The selfish person loses as he gains. Winning, while depleting others, has a natural dead end. Plain selfishness destroys the ground, to the individual's own detriment. All organisms are innately directed to protect their environment for their own survival. Only humans seem to have forfeited that epigenetic principle. Epigenesis is a stepwise process by which genetic information, as modified by environmental influences, is translated into the essence and behavior of an organism. It starts with impregnation and continues throughout life. For example, the fetus is genetically designed to survive in the mother's womb at her expense but not at her peril, because her peril would cause its own death. The fetus strives to gain whatever extra nutrient delivery it can from the mother, while the mother tries equally hard to counter such attempts. When the fetus-mother balance of power is disrupted because of one or the other's self-serving efforts, deliberate or biological, the survival of either or both may be threatened.

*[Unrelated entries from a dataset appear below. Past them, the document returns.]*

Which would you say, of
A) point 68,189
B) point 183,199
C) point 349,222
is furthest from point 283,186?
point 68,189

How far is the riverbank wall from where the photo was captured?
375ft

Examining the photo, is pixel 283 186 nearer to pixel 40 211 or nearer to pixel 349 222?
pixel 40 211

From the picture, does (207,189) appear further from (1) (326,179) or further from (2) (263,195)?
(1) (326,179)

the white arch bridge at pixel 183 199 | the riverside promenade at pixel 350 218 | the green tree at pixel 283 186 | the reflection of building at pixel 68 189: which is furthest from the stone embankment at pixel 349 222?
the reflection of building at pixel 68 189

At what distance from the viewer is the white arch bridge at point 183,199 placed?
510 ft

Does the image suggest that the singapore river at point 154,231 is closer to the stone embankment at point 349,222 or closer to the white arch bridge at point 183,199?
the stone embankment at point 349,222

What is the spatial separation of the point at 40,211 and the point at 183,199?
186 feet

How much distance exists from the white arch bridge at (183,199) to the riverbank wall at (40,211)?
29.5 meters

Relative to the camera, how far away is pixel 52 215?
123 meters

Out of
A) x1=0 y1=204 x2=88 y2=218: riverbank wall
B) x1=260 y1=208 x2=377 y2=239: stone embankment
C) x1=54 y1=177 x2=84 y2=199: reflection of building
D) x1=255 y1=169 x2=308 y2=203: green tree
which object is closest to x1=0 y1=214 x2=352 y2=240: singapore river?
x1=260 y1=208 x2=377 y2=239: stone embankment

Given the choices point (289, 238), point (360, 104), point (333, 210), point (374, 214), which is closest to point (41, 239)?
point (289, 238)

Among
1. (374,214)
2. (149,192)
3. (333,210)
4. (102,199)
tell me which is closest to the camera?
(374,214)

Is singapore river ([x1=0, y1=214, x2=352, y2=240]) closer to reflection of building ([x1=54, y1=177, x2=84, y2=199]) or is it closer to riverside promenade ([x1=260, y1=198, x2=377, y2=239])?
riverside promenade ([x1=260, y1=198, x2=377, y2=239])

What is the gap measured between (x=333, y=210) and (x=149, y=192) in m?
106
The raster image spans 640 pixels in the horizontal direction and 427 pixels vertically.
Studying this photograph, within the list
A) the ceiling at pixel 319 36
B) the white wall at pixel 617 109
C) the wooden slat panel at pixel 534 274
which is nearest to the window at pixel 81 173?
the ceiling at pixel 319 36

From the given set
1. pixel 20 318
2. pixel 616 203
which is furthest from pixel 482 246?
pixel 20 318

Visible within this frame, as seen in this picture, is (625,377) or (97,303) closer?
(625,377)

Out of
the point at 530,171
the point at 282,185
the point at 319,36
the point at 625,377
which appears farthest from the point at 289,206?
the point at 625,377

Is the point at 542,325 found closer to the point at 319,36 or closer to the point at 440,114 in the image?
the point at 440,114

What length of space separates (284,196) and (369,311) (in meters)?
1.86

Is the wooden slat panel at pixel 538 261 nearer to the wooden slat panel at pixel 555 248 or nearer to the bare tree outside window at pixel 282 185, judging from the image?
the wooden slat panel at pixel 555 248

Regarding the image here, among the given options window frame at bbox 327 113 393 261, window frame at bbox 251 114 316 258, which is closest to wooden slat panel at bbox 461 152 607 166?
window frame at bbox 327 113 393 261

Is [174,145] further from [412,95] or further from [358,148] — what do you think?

Kicking and kissing begin in the womb. The growth of the fetus is a prototype of conflicts between an organism and its environment repeated throughout the lives of all living creatures. And the conflicts are resolved with compromises that reassure the survival of their participants. When it is generalized, this epigenetic principle asserts that whatever grows has a ground plan and, furthermore, that from this total ground plan all the parts arise, each having its own time of special ascendancy, until all the parts have emerged to form a functioning whole. In such an ascendancy, one has to be concerned equally about the well-being of the ground, that is, the base from which one emerges. Anyone who succeeds at the expense of his or her natural and social community betrays that divine balance. It is only by being for all that one can be for oneself.
This principle is exemplified by a story of the great Indian nationalist leader Mahatma Gandhi. It was known that once he settled in a village he would immediately begin to serve the needs of its people. When a friend inquired if his reasons for serving the poor were purely humanitarian, Gandhi answered, "Not at al. Rather," he said, "I am here to serve myself only, to find my own self-realization through the service of others." True compassion toward our fellow human beings simultaneously serves ourselves-it is a mutual healing. Such generosity of spirit must be extended to all things, not just other human beings, to be considered ethical and merciful.